TASK TO CARRY OUT
Output the lines of the rows below verbatim, starting at the line containing "What is the extent" and ending at the line containing "4230 millimetres", with both of those lines included.

[Spatial relationship rows]
===

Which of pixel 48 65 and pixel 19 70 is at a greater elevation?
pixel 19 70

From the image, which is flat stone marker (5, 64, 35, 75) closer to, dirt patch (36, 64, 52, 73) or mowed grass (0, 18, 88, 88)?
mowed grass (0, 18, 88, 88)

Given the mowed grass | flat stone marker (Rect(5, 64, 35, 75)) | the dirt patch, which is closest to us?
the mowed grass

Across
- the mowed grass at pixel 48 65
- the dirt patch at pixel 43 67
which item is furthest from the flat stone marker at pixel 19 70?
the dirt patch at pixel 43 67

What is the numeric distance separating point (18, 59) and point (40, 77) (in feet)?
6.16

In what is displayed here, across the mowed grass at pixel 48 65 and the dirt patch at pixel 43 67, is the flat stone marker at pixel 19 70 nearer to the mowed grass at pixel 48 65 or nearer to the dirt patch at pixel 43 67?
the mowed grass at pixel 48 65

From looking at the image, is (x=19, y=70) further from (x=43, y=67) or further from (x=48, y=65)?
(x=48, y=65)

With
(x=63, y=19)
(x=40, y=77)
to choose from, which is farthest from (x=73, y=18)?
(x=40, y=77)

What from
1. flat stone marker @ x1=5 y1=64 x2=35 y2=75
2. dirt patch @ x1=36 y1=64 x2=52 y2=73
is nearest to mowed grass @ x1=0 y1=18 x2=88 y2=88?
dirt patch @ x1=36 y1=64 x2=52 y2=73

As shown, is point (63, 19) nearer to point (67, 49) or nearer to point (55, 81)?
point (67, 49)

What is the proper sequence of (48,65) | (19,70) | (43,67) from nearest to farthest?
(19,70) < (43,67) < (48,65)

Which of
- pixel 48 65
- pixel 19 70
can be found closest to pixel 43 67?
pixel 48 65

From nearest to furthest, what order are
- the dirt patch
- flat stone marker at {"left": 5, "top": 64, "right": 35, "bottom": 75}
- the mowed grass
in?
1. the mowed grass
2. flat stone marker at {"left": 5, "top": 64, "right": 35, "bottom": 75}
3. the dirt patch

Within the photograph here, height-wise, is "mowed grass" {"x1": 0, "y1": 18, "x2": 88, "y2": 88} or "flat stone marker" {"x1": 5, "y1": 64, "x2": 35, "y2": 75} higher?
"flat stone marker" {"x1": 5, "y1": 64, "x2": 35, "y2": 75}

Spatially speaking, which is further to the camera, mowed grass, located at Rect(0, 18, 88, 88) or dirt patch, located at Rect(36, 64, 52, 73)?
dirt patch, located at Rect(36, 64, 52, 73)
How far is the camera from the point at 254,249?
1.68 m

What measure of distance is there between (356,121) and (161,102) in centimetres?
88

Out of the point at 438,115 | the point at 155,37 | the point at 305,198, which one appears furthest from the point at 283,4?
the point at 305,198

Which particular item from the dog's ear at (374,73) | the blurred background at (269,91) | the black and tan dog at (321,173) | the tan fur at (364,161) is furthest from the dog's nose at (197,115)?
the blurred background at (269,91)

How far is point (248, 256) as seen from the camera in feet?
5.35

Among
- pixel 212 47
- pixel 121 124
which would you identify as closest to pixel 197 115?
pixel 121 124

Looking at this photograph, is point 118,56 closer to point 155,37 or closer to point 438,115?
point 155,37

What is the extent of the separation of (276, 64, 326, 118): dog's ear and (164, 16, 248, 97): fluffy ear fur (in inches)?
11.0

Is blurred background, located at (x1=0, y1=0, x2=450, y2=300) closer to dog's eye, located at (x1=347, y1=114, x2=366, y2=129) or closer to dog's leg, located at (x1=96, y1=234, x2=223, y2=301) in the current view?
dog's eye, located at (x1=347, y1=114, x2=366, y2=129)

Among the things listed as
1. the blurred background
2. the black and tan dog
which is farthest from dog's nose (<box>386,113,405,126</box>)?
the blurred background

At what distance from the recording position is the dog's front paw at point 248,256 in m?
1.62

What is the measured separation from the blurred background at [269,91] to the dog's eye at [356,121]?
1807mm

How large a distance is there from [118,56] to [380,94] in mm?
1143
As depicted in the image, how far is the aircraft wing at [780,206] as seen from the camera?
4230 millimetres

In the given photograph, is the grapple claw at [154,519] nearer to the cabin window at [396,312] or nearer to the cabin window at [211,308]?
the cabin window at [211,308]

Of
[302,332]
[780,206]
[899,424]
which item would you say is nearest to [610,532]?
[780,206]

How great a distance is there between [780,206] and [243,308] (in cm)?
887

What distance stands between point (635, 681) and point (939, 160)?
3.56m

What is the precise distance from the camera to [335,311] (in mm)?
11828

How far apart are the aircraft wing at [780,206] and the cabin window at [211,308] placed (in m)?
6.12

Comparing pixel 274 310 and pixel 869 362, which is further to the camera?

===

TASK RESULT
What is the extent of the separation of (276, 64, 326, 118): dog's ear and (164, 16, 248, 97): fluffy ear fur (in inches)?
11.0

Is blurred background, located at (x1=0, y1=0, x2=450, y2=300) closer to dog's eye, located at (x1=347, y1=114, x2=366, y2=129) or closer to dog's leg, located at (x1=96, y1=234, x2=223, y2=301) in the current view?
dog's eye, located at (x1=347, y1=114, x2=366, y2=129)

Among the things listed as
1. the blurred background
2. the black and tan dog
which is farthest from dog's nose (<box>386,113,405,126</box>)?
the blurred background

At what distance from the recording position is the dog's front paw at point 248,256 in m?
1.62

What is the measured separation from the blurred background at [269,91] to the dog's eye at [356,121]?
1807mm

How large a distance is there from [118,56] to [380,94] in mm?
1143
As depicted in the image, how far is the aircraft wing at [780,206] as seen from the camera?
4230 millimetres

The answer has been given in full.